Michael Bailey michael.lee.bailey at gmail.com
Sat Nov 20 13:26:56 CST 2010


 alice wellintown  wrote:

> Other..blah blah. Pynchon is always, even young P, close to Been Down
> So Long, the Priest, like on SNL, is not some flying Nun or Confession
> Master Bates, he's always an idea.
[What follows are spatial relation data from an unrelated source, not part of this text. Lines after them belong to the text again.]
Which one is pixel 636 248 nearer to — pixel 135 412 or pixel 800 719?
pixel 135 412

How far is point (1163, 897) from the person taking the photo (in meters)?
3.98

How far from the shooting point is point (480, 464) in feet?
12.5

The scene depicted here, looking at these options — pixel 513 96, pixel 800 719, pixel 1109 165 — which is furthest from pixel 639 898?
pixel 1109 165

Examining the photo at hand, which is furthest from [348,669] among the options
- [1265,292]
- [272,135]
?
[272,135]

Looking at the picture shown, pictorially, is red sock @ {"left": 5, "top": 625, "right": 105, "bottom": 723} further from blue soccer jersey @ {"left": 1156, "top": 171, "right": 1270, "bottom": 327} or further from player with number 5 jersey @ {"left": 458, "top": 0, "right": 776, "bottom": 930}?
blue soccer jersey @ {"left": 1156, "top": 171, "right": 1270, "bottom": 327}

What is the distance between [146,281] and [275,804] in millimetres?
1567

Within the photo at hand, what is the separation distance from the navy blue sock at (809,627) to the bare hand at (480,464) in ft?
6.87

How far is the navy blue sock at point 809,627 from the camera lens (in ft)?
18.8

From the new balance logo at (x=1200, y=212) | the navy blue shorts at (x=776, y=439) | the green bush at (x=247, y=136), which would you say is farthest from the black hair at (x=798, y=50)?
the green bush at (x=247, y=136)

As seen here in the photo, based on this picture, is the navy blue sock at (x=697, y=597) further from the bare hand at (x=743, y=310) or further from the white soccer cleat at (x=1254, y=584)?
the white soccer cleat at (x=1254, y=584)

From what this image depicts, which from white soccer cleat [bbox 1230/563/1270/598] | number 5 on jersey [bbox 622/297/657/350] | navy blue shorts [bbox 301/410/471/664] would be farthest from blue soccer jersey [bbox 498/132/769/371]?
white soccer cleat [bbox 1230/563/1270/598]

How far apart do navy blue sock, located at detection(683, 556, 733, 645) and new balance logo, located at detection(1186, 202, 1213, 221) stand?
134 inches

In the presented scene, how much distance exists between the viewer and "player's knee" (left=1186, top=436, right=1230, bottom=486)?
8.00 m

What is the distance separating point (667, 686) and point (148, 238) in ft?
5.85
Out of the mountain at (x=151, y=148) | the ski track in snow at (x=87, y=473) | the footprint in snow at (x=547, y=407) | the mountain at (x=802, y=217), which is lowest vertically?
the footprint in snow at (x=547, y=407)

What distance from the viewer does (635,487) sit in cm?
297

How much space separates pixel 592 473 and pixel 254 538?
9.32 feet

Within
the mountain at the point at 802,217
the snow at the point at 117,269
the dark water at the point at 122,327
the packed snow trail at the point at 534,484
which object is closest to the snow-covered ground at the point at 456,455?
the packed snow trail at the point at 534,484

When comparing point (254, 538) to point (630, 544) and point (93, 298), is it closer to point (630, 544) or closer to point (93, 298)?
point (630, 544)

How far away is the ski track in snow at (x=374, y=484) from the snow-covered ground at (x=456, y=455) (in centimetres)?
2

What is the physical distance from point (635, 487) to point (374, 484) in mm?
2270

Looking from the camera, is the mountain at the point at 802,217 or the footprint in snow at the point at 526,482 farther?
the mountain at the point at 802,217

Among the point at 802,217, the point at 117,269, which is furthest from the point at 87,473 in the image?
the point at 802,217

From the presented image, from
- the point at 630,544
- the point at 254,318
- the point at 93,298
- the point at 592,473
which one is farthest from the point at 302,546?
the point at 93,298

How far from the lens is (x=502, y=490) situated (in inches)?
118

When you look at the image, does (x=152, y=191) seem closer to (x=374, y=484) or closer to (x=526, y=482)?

The biographical speculations seem
> a waste.
>
>

yes.

In Pynchon's novels, there's more of a rhizome than a Line on the
church: Bigfoot's been in a small role on The Flying Nun; in GR "Going
My Way" is described as "horrible"; Fausto notes with what seems like
a bit of disapproval Elena's willingness to follow "any fluttering
soutane"
Father Avalanche, despite his fearsome name, appears to be a positive
force.  Father Fairing, of course, is off his nut...
In Chapter 9, Foppl invokes the Redeemer - easy to see that as ironic,
but how about the reference in the Long Sentence to "a Keetmanshoop
that could in no conceivable iconology be any part of the Kingdom of
Death" (Keetmanshoop having begun as a mission)?
in AtD, I seem to remember that the acoustics of the church where Lake
and Deuce marry are wonderful (the minister also his a droll Swedish
sense of humor), among other ecclesiastical references (also there's
the "wolvering" church organ that inspired Cyprian's moody meditations
in his youth, and don't C and Y and R do something rather inspiredly
naughty in a church somewhere?)

So Fausto's confession might be the most extended meditation in the
books that comes close to dealing with issues of conventional faith
(and its loss). Suggesting that priest, politician and engineer are
the 3 major fields of endeavor.  Yet all 3 of the "class of '37" (and
is that '37 meant to refer to entropy the way it does in "Entropy"?) -
all 3 are also, and perhaps more importantly, poets, aren't they?